Geosciences Python Environment

Combining all of the previous sections, we can very easily spin-up a full-featured scientific Python environment with a set of packages curated for the geosciences. Copy and paste the following environment.yml file somewhere on your local hard drive:

name: geo_scipy
channels:
    - defaults
    - conda-forge
dependencies:
    - python=3.6    # Python version 3.6
    - bottleneck    # C-optimized array functions for NumPy
    - cartopy       # Geographic plotting toolkit
    - cython        # Transpile Python->C
    - dask          # Parallel processing library
    - future        # Python 2/3 compatibility
    # - gcpy        # GEOS-Chem python toolkit
    - h5py          # Wrapper for HDF5
    - ipython       # IPython interpreter and tools
    - jupyter       # Jupyter federation architecture
    - matplotlib    # 2D plotting library
    - netcdf4       # Wrapper for netcdf4
    - notebook      # Notebook interface
    - numpy         # N-d array and numerics
    - pandas        # Labeled array library
    - pyresample    # Geographic resampling tools
    - scipy         # Common math/stats/science functions
    - scikit-learn  # Macine learning library
    - statsmodels   # Regression/modeling toolkit
    - seaborn       # Statistical visualizations
    - six           # Python 2/3 compatibility
    - tqdm          # Nice progressbar for longer computations
    - xarray        # N-d labeled array library
    - xbpch         # Interface for bpch output files
    - pip:
        # These are additional libraries to search for on PyPI. One example
        # is provided for reference
        - simplejson

Note

Installing this environment will also install many dependencies, including compiled libraries.

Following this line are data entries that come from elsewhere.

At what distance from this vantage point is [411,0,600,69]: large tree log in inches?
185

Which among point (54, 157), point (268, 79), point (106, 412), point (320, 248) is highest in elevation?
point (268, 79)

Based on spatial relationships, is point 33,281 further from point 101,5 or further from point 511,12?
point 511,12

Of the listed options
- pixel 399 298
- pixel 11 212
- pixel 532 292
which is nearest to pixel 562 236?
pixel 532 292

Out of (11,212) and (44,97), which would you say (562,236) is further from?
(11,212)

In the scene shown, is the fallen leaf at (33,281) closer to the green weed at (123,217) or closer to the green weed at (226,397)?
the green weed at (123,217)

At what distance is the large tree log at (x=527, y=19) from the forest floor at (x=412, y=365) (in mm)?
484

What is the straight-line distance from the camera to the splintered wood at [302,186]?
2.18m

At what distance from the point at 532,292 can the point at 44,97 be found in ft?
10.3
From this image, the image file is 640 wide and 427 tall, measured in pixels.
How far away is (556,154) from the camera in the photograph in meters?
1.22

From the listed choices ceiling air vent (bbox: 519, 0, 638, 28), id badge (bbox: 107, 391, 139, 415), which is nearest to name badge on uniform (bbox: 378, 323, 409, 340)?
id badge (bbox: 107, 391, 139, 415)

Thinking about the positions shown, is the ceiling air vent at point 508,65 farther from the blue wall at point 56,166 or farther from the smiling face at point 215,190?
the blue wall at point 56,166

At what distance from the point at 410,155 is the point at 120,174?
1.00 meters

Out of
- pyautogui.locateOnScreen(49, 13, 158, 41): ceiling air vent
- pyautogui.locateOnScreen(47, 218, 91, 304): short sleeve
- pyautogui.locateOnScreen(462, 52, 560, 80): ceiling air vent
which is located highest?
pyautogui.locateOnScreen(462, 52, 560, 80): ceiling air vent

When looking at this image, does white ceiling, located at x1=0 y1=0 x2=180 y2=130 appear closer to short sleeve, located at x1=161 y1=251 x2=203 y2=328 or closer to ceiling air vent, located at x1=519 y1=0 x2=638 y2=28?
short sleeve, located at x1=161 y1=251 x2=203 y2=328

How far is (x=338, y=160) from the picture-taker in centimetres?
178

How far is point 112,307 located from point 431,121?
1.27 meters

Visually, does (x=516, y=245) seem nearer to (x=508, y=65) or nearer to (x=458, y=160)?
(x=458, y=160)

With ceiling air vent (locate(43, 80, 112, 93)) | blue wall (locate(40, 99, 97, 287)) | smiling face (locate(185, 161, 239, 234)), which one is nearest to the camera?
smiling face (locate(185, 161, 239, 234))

This is totally fine; even if you have these libraries already installed through your system package manager, conda will install and link for use in the environment a configuration which should be guaranteed to play nicely and work with all of its components.

Create this environment through conda:

$ conda env create -f /path/to/environment.yml

Activate this environment:

$ source activate geo_scipy

You’re now ready to reproduce any example analysis in this documentation.